Nicholas Brown
Nicholas Brown (GB, 1974-) is an artist-composer, performer and writer based in Dublin. His interdisciplinary practice spans live performance, interactive installation, digital film, electroacoustic improvisation and handmade books. He has also written scores for silent films, which have been recorded and released on DVD by the British Film Institute (e.g. Mad Love, BFIVD515). His current work explores theoretical issues in the physical and social sciences and uses web audio for the mediation of sonic experience via mobile devices. Recent projects include Chit-chat (2017), an interactive installation for Science Gallery, Dublin that transforms a visitor's vocalisation into birdsong (currently on tour at Scenkonstmuseet, Stockholm); Vanishing Points (2017) for clavichord, mobile phones and live electronics; and The Undulatory Theory of Light (2018), an installation-performance that investigates wave motion through interrelations between light, sound and water. As a writer, he has published articles on issues in contemporary art/music in journals such as Organized Sound and Contemporary Music Review and has recently written on contemporary electroacoustic composition and silent film in Music and Sound in Silent Film (Routledge, 2018). Nicholas Brown holds the post of Ussher Assistant Professor in Sonic Arts at Trinity College Dublin and is an Associate Researcher at the Orpheus Institute, Ghent.
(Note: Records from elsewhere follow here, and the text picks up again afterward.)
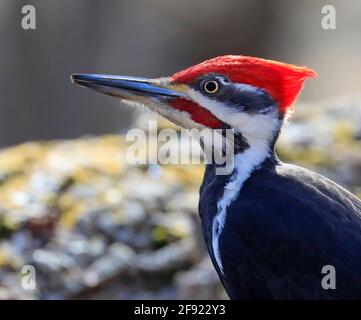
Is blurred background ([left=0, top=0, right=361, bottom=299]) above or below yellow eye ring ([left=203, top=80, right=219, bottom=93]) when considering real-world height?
below

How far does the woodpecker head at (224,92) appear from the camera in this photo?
3785mm

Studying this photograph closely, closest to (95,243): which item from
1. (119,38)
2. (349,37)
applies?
(119,38)

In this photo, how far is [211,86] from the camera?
3.81m

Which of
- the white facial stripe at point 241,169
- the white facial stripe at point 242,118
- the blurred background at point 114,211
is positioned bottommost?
the blurred background at point 114,211

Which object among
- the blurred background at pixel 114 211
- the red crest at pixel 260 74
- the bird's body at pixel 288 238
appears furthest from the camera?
the blurred background at pixel 114 211

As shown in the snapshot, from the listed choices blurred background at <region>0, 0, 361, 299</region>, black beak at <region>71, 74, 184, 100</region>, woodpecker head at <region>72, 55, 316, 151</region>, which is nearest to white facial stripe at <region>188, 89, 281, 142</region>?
woodpecker head at <region>72, 55, 316, 151</region>

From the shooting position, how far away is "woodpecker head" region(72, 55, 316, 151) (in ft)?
12.4

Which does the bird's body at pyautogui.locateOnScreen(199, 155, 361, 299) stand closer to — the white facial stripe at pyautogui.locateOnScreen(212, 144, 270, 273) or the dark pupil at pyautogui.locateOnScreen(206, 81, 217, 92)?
the white facial stripe at pyautogui.locateOnScreen(212, 144, 270, 273)

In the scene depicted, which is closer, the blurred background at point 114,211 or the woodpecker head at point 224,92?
the woodpecker head at point 224,92

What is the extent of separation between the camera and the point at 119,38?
37.2 ft

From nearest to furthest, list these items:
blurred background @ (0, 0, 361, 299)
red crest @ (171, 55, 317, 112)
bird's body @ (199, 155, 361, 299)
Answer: bird's body @ (199, 155, 361, 299) < red crest @ (171, 55, 317, 112) < blurred background @ (0, 0, 361, 299)

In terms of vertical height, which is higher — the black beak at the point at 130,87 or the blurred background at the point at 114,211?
the black beak at the point at 130,87

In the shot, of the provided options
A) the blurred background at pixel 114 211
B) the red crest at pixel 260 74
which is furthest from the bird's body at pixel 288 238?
the blurred background at pixel 114 211

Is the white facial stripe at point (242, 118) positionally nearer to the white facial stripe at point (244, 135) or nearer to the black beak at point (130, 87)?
the white facial stripe at point (244, 135)
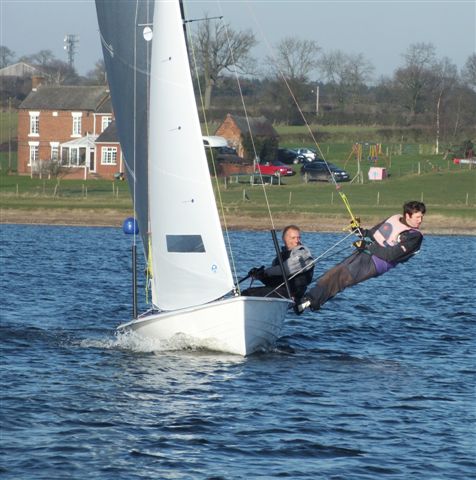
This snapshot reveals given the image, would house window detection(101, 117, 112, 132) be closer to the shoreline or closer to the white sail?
the shoreline

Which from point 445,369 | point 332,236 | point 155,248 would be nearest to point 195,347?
point 155,248

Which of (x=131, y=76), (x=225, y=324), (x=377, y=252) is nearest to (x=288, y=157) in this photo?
(x=131, y=76)

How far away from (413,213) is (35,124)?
257 feet

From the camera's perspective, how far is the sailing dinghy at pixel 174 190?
1945 centimetres

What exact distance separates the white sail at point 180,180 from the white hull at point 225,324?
410mm

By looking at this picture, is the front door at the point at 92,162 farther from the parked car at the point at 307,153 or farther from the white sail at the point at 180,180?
the white sail at the point at 180,180

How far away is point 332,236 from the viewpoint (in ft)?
171

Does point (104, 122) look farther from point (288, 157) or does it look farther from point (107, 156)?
point (288, 157)

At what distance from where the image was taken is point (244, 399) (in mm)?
17172

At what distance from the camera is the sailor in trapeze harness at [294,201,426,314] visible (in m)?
19.4

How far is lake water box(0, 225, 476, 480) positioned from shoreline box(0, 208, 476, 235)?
83.9 ft

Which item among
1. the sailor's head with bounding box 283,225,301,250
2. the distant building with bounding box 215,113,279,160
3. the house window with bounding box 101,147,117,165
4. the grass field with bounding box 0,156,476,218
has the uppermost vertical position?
the distant building with bounding box 215,113,279,160

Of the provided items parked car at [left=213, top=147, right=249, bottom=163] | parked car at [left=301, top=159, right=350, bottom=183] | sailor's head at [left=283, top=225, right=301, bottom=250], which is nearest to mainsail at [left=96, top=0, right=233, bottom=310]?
sailor's head at [left=283, top=225, right=301, bottom=250]

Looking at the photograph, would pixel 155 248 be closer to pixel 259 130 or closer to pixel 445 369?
pixel 445 369
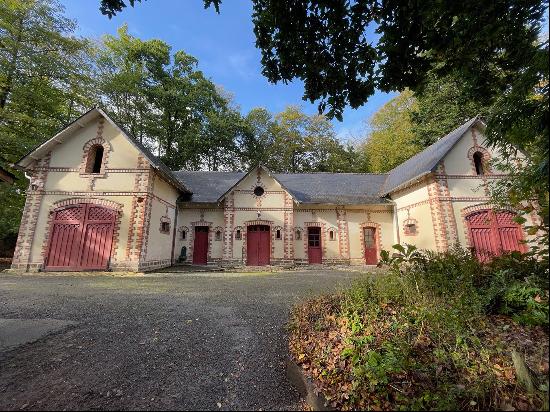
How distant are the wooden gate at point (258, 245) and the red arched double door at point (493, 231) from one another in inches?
367

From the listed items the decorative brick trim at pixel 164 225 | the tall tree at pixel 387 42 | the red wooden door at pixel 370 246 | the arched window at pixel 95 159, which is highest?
the arched window at pixel 95 159

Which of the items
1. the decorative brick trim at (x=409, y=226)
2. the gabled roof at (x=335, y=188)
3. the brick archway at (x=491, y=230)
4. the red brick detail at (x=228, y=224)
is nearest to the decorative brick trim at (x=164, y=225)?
the red brick detail at (x=228, y=224)

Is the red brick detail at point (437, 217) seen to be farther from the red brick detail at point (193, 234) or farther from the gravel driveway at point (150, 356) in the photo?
the red brick detail at point (193, 234)

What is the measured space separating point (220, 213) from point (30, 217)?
7882 millimetres

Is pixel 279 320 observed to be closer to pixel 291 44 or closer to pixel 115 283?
pixel 291 44

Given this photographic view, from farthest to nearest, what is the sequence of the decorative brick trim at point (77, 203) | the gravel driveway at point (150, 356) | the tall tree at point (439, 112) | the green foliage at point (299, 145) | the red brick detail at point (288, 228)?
1. the green foliage at point (299, 145)
2. the tall tree at point (439, 112)
3. the red brick detail at point (288, 228)
4. the decorative brick trim at point (77, 203)
5. the gravel driveway at point (150, 356)

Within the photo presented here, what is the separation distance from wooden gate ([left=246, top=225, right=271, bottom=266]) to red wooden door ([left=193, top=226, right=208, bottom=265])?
2406 millimetres

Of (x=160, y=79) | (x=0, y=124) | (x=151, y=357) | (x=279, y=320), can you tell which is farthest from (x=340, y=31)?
(x=160, y=79)

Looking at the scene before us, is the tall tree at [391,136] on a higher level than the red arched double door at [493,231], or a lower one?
higher

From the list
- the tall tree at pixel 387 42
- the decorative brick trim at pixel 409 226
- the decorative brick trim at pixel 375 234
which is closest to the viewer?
the tall tree at pixel 387 42

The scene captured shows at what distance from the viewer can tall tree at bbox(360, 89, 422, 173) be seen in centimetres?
2352

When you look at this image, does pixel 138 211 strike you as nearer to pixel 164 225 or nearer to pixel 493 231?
pixel 164 225

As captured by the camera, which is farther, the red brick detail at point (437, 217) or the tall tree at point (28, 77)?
the tall tree at point (28, 77)

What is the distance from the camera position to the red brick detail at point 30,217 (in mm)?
10133
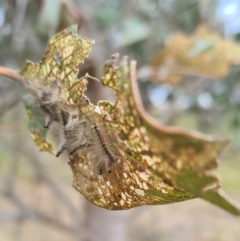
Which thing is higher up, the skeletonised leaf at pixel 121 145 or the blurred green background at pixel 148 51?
the blurred green background at pixel 148 51

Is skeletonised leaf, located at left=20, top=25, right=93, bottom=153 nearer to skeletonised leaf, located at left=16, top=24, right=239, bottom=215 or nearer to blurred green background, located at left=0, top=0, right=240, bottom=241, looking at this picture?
skeletonised leaf, located at left=16, top=24, right=239, bottom=215

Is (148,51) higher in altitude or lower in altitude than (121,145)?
higher

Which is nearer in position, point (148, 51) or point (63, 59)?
point (63, 59)

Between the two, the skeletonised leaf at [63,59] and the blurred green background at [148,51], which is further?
the blurred green background at [148,51]

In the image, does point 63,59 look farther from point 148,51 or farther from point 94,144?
point 148,51

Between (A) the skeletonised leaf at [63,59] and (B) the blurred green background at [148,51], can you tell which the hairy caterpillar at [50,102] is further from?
(B) the blurred green background at [148,51]

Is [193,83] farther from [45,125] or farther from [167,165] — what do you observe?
[167,165]

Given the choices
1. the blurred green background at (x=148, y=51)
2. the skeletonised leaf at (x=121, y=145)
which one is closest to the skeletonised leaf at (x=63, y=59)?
the skeletonised leaf at (x=121, y=145)

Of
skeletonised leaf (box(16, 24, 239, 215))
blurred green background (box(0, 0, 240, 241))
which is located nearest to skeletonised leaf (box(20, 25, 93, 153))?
skeletonised leaf (box(16, 24, 239, 215))

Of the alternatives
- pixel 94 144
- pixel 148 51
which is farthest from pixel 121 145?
pixel 148 51

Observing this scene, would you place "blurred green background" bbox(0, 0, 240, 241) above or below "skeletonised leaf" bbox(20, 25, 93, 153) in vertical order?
above

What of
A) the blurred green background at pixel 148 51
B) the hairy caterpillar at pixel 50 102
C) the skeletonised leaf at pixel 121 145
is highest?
the blurred green background at pixel 148 51
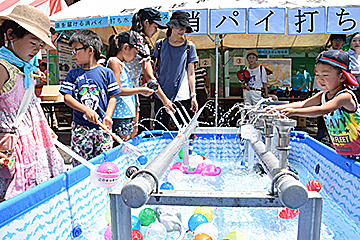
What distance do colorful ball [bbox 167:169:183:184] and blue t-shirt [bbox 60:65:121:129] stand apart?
Answer: 1.03 m

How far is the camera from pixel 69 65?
815 cm

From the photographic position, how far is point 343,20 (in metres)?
5.51

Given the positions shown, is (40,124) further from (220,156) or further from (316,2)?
Result: (316,2)

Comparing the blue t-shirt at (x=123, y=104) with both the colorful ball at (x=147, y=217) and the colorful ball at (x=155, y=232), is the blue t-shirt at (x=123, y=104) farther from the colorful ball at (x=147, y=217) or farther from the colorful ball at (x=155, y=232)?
the colorful ball at (x=155, y=232)

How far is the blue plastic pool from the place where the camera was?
4.36 feet

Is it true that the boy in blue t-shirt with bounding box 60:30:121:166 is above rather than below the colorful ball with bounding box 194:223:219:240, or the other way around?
above

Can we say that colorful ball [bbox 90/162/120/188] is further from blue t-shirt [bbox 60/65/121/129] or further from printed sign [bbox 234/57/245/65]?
printed sign [bbox 234/57/245/65]

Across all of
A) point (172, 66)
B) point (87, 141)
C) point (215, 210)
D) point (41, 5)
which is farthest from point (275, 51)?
point (87, 141)

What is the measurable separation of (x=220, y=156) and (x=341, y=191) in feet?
6.25

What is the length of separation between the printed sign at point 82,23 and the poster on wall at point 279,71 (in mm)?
6906

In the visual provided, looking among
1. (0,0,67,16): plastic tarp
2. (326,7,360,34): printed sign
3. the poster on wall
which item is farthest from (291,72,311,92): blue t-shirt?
(0,0,67,16): plastic tarp

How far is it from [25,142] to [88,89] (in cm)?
80

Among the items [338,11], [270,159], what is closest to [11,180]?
[270,159]

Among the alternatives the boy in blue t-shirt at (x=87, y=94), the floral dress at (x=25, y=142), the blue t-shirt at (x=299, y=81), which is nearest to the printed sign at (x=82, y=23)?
the boy in blue t-shirt at (x=87, y=94)
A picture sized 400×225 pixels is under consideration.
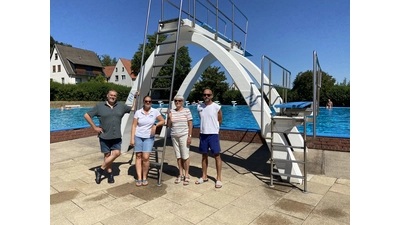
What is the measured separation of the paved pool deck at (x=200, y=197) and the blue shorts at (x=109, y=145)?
24.4 inches

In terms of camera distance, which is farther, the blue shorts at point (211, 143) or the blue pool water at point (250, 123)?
the blue pool water at point (250, 123)

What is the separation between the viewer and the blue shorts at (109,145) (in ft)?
14.3

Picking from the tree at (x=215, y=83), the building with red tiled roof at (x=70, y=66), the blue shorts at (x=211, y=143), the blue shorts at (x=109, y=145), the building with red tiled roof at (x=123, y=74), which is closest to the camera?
the blue shorts at (x=211, y=143)

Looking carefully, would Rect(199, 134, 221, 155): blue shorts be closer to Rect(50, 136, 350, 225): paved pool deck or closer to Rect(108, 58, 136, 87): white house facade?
Rect(50, 136, 350, 225): paved pool deck

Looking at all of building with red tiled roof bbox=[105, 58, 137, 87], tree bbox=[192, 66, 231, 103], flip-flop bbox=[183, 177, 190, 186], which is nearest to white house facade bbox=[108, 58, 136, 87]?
building with red tiled roof bbox=[105, 58, 137, 87]

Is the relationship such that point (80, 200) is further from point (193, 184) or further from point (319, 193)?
point (319, 193)

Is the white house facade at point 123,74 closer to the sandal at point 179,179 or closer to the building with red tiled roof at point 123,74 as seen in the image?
the building with red tiled roof at point 123,74

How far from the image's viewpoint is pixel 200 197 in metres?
3.68

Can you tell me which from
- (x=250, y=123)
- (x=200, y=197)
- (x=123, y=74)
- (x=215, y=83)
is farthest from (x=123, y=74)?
(x=200, y=197)

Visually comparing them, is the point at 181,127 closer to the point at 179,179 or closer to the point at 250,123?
the point at 179,179

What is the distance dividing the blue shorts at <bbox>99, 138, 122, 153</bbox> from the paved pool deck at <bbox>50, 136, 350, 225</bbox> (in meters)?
0.62

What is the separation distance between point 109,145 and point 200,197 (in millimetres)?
2000

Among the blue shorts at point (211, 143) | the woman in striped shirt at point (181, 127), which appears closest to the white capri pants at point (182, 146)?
the woman in striped shirt at point (181, 127)
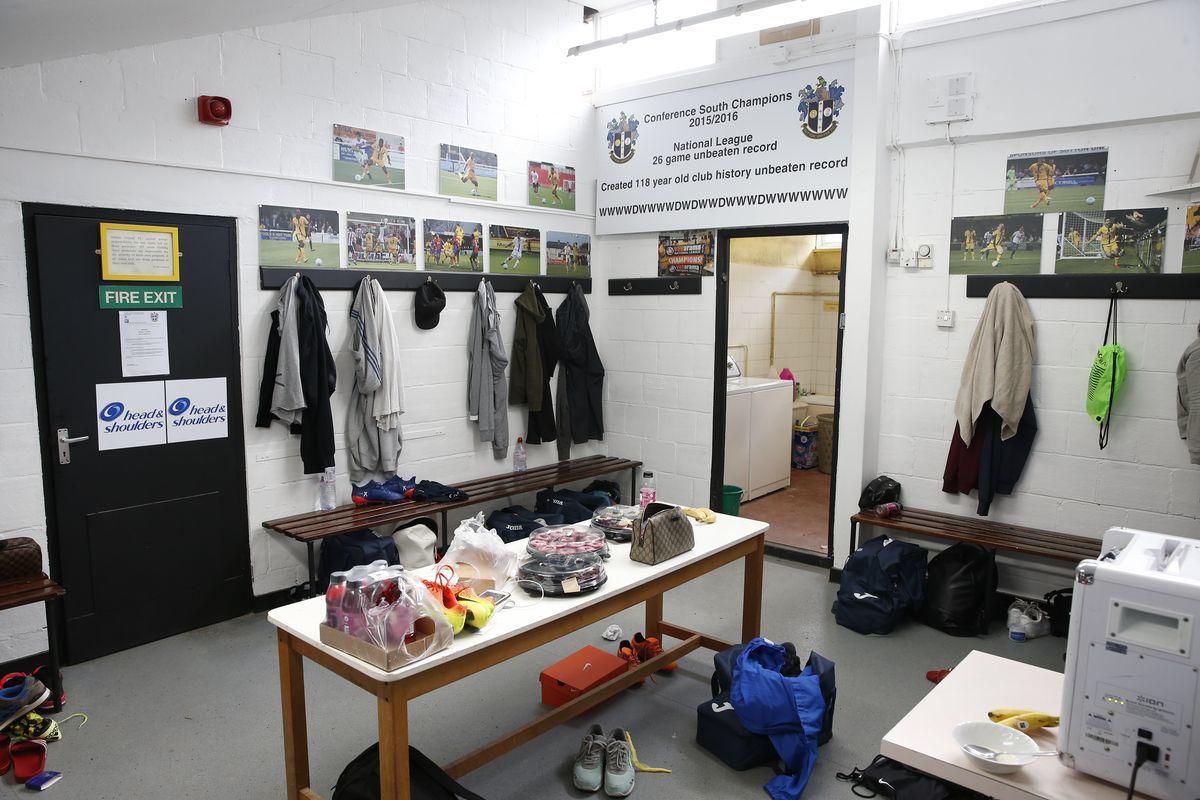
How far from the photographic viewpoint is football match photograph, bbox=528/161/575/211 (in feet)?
17.8

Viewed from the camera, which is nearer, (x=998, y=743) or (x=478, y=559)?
(x=998, y=743)

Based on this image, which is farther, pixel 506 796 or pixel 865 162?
pixel 865 162

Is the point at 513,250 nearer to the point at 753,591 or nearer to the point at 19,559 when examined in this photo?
the point at 753,591

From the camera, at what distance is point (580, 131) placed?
18.8 feet

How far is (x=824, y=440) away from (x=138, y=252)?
579 centimetres

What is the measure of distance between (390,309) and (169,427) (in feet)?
4.34

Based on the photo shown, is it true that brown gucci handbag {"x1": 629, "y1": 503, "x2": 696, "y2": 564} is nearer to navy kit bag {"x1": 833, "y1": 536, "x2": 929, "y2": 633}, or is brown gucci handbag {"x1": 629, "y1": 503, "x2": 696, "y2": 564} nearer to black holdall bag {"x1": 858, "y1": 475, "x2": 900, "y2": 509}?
navy kit bag {"x1": 833, "y1": 536, "x2": 929, "y2": 633}

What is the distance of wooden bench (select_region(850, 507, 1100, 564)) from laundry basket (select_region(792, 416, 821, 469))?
2.88 metres

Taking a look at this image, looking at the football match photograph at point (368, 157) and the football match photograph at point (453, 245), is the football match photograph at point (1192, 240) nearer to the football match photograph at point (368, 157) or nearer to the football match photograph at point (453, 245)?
the football match photograph at point (453, 245)

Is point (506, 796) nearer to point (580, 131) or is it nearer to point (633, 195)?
point (633, 195)

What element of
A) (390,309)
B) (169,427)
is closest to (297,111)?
(390,309)

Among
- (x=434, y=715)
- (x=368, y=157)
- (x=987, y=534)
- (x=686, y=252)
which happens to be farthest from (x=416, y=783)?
(x=686, y=252)

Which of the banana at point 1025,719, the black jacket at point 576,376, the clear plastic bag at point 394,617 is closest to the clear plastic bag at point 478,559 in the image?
the clear plastic bag at point 394,617

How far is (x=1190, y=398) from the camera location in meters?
3.73
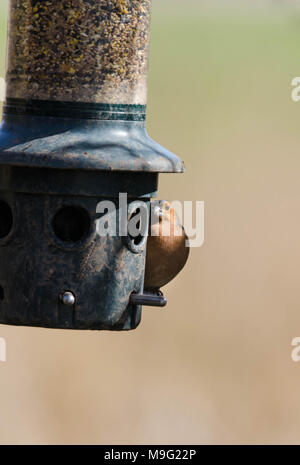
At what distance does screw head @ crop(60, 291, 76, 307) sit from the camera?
14.4 feet

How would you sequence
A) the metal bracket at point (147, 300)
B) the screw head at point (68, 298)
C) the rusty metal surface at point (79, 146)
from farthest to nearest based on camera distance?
the metal bracket at point (147, 300), the screw head at point (68, 298), the rusty metal surface at point (79, 146)

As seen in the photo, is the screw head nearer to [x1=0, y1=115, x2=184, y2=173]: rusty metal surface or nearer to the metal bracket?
the metal bracket

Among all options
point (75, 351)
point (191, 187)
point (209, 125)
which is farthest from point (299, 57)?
point (75, 351)

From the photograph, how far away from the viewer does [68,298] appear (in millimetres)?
4402

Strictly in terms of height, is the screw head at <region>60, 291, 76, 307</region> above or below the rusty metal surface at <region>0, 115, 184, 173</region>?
below

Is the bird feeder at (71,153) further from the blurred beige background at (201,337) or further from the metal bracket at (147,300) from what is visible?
the blurred beige background at (201,337)

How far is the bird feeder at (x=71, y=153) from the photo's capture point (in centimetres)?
438

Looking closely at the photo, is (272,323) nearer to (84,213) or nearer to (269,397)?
(269,397)

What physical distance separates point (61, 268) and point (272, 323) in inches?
242

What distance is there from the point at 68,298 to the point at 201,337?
20.8 ft

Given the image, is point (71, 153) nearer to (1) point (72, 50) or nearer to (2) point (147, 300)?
(1) point (72, 50)

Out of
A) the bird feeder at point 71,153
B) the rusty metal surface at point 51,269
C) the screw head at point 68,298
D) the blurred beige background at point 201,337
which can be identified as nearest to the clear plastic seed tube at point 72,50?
the bird feeder at point 71,153

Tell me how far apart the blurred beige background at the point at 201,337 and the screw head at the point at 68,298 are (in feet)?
18.3

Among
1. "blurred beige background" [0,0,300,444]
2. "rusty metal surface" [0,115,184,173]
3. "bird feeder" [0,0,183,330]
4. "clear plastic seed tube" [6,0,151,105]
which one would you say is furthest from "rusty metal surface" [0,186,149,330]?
"blurred beige background" [0,0,300,444]
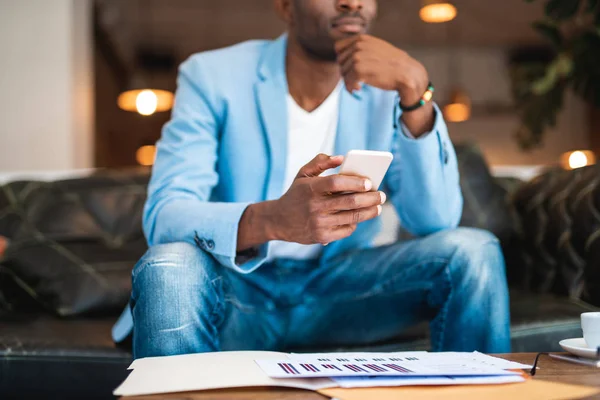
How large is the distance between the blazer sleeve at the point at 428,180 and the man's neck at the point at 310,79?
228mm

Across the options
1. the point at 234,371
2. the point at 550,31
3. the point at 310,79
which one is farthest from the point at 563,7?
the point at 234,371

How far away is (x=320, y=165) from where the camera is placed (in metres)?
0.93

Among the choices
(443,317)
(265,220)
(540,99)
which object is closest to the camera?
(265,220)

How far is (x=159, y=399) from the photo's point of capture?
1.98 ft

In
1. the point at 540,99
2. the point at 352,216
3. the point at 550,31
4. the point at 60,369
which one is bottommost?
the point at 60,369

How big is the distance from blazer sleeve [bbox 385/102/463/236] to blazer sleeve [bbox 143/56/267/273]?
1.23 feet

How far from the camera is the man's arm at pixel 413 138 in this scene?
119 centimetres

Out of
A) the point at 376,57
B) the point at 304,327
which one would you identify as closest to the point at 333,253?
the point at 304,327

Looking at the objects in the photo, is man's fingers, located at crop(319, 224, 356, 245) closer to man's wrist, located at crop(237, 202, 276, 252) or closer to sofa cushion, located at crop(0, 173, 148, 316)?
man's wrist, located at crop(237, 202, 276, 252)

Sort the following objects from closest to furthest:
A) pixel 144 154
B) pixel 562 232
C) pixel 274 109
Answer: pixel 274 109
pixel 562 232
pixel 144 154

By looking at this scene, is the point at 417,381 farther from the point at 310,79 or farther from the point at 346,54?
the point at 310,79

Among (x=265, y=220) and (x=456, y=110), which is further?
(x=456, y=110)

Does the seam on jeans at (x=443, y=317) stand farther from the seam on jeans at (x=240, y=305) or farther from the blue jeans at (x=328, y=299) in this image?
the seam on jeans at (x=240, y=305)

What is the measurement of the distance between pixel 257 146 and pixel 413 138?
1.10 feet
His work has been presented internationally at festivals, music venues and galleries such as:
Huddersfield Contemporary Music Festival;
BBC Proms;
Haarlem Koorbiënnale (NL);
Sonorities (Belfast);
Lincoln Center (NY);
Barbican Centre;
Wigmore Hall;
Riverside Studios;
Kings Place (London);
Science Gallery (Dublin);
Turner Contemporary (Margate);
Louise Blouin Foundation (Notting Hill).